Het belang van strafvordering verzet zich tegen teruggave als het veiligstellen van de belangen waarvoor artikel 94 Sv de inbeslagneming toelaat, het voortduren van het beslag nodig maakt. Dat is bijvoorbeeld het geval wanneer dat voorwerp kan dienen om de waarheid aan de dag te brengen, -ook in een zaak betreffende een ander dan de klager-, wanneer dat voorwerp kan dienen om wederrechtelijk verkregen voordeel aan te tonen of indien niet hoogst onwaarschijnlijk is dat de strafrechter, later oordelend, de verbeurdverklaring of de onttrekking aan het verkeer van dat voorwerp zal bevelen.
Het standpunt van de officier van justitie in raadkamer kan naar het oordeel van de rechter niet anders verstaan worden dan dat volgens de officier van justitie het strafvorderlijk belang zich niet (langer) verzet tegen opheffing van het beslag. De rechtbank zal daarom het beklag gegrond verklaren en teruggave van de hond aan de klaagster gelasten.

3.De beslissing

De rechtbank verklaart
het klaagschrift gegrond en gelast de teruggave van en gelast de teruggave aan de klaagster van Goednummer: PL2000-2021233539-2371285: de hond van het ras Amerikaanse Staffordshire Terriër genaamd [naam hond] .
Deze beslissing is gegeven door mr.

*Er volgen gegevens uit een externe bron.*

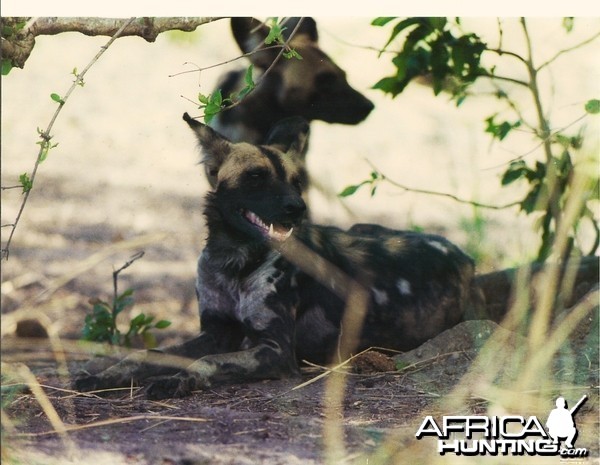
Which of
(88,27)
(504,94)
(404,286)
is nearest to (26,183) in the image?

R.J.H. de Brouwer, rechter, in tegenwoordigheid van I.L. Bruijnooge griffie, en in het openbaar uitgesproken op 7 juli 2022.
De griffier is buiten staat deze beschikking mede te ondertekenen.
INFORMATIE RECHTSMIDDEL
Tegen deze beslissing kan door het Openbaar Ministerie binnen veertien dagen na dagtekening van deze beslissing en door de klager binnen veertien dagen na de betekening van deze beslissing
beroep in cassatieworden ingesteld bij de Hoge Raad der Nederlanden te 's-Gravenhage (artikel 552d lid 2 Wetboek van Strafvordering).